Bronchial thermoplasty benefits sustained beyond a decade

Asthma

By Michael Woodhead

2 Feb 2021

Associate Professor David Langton

The first study to follow up asthma patients treated with bronchial thermoplasty beyond five years has shown that the benefits persist for at least a decade, and the procedure has an acceptable safety profile.

Patients with severe uncontrolled asthma who participated in three key randomised controlled trials conducted before 2010 have been followed up by researchers to see if the early benefits of the procedure were maintained.

The BT10+ study investigators were able to locate about half (45%) of the original 429 participants enrolled in the AIR, RISA, and AIR2 trials for a follow up visit to assess asthma outcomes and imaging to look for changes such as bronchiectasis.

They found that at follow up of 11-16 years (median 12·1 years) after bronchial thermoplasty, the primary efficacy outcome of severe exacerbation in the previous 12 months was similar (25%) to rates seen in the first year (24%) and fifth years (22%) after treatment .
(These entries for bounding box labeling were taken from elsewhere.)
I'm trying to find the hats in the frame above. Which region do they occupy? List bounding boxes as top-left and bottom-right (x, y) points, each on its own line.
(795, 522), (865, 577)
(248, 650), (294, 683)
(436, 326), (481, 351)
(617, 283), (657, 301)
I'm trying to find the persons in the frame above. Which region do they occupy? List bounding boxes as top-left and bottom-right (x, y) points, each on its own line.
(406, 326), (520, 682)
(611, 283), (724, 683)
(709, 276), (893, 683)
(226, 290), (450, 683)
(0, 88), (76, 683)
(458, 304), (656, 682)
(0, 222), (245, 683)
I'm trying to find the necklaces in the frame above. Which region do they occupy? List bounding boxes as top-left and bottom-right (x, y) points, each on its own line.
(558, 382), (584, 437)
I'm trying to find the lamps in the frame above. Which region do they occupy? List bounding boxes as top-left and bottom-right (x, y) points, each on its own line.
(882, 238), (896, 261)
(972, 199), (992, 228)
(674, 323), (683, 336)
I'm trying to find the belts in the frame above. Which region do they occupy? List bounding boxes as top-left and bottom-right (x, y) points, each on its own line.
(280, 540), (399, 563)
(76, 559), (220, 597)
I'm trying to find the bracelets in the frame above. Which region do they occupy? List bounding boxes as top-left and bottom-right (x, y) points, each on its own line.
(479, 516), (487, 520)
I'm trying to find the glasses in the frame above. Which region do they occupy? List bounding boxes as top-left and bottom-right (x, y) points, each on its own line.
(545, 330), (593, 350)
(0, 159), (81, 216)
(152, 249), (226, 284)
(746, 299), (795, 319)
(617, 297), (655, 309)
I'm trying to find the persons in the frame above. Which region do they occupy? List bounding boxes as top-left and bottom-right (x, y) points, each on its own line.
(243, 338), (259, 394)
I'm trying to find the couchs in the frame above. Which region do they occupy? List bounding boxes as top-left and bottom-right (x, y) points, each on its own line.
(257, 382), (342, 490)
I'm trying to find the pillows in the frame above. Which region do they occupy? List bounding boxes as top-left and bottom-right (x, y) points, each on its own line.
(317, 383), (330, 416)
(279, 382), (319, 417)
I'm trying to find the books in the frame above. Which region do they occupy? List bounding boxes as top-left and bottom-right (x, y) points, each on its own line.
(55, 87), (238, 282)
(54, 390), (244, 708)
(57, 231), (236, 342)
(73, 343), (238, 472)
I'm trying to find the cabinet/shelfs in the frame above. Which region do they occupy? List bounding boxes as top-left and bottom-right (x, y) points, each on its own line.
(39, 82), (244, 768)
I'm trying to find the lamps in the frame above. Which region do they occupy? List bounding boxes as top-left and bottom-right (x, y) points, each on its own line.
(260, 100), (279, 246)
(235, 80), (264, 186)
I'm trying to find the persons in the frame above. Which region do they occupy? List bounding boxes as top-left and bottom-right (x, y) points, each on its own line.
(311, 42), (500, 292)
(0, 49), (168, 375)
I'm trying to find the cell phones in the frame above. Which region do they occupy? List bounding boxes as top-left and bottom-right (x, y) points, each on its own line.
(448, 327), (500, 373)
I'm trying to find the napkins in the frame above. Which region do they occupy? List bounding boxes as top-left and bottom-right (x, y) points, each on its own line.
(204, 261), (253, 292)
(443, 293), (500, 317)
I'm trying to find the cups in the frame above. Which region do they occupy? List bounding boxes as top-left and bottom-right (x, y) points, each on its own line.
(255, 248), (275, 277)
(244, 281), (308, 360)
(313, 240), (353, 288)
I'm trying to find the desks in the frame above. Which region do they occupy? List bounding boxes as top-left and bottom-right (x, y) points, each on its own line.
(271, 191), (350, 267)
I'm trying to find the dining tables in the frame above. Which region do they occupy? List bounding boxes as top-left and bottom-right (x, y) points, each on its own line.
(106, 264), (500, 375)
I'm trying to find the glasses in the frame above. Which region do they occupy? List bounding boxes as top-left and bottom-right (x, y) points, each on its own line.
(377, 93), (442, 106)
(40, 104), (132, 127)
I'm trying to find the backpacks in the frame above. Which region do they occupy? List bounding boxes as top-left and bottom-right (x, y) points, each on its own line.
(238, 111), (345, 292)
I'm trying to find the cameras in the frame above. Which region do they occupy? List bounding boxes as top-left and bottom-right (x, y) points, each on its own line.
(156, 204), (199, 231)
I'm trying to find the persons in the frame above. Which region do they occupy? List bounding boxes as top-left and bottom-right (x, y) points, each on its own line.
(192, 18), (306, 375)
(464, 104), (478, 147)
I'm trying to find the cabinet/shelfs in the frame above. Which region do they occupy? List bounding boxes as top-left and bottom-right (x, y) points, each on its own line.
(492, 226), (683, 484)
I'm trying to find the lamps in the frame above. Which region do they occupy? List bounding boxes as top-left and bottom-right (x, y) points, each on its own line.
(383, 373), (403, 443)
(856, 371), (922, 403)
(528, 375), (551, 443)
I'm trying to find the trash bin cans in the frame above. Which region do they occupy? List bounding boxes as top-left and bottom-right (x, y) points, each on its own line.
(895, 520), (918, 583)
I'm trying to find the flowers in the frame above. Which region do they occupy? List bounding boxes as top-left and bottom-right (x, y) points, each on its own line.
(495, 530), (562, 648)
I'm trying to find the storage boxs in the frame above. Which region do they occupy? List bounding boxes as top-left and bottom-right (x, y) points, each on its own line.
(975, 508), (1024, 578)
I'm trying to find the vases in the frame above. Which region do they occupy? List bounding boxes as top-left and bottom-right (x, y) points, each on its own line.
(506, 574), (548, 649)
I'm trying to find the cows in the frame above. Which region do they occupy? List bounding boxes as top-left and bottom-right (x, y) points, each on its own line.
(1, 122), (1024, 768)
The effect of thermoplasty on hospital emergency department visits was also maintained at the ten year visit, while quality of life measurements and spirometry were also similar between year one, five and the 10+ years visit.

CT imaging showed no evidence of any bronchostenosis, or interstitial CT abnormality after bronchial thermoplasty, but bronchiectasis developed in six (7%) of 89 participants treated who did not have at baseline. All but one of the cases of bronchiectasis was classified as mild, and not accompanied by clinical correlates such as cough, sputum, or recurrent infection.

Writing in Lancet Respiratory Medicine, the study investigators acknowledged that their findings were limited because less than half the original trial patients were still available for review, but noted that the clinical characteristics of those traced were the same as those lost to follow-up, both at the baseline evaluation and at 12-month post-treatment follow-up.

They said it was reassuring that there appeared to be no safety concerns such as increased asthma deaths among those who underwent bronchial thermoplasty, and also notable that there was no apparent progressive decline in lung function over ten or more years, as would be expected with age.

Due to the design and small sample size of the original trials it was not possible to identify whether any particular subsets of patients were more likely to respond to bronchial thermoplasty in the long term.

However, there seemed to be better responses for patients who had more bronchial thermoplasty treatments (activations), for younger patients and  those with higher baseline lung function or worse asthma quality of life scores.

“Long-term (>10 years) evidence suggests that bronchial thermoplasty is a safe and effective non-pharmacological therapy for asthma, and can be considered as a treatment option for patients whose asthma remains uncontrolled despite optimised medical therapy,” they concluded.

Associate Professor David Langton of the Department of Thoracic Medicine, Frankston Hospital, Victoria, said the findings might address some of the concerns around a procedure that is still regarded with caution by many respiratory specialists because it was irreversible.

In an accompanying commentary, he said it remained to be seen whether the bronchiectasis seen at ten years follow up was due to bronchial thermoplasty, or whether it would have occurred as part of the natural history of asthma in these patients.

“However, there is mounting evidence that bronchial thermoplasty exerts part of its physiological effect by causing dilatation of treated airways, and it is possible that this is what was observed in the imaging,” he wrote.

He also noted that unlike when the trials were conducted, patients with uncontrolled severe asthma now have access to  monoclonal antibody therapies.

“However, patients with Th-2 low asthma have been left behind in the rush, for whom only macrolide therapy has shown promise, and only then in short-term studies. Bronchial thermoplasty shows its greatest application in such patients. This study …  provides both hope and reassurance for these patients and their clinicians,” he concluded.

Disclosure: Some of the article authors declared receiving grants from Boston Scientific, which makes the Alair thermoplasty system. Associate Professor David Langton declared no interest.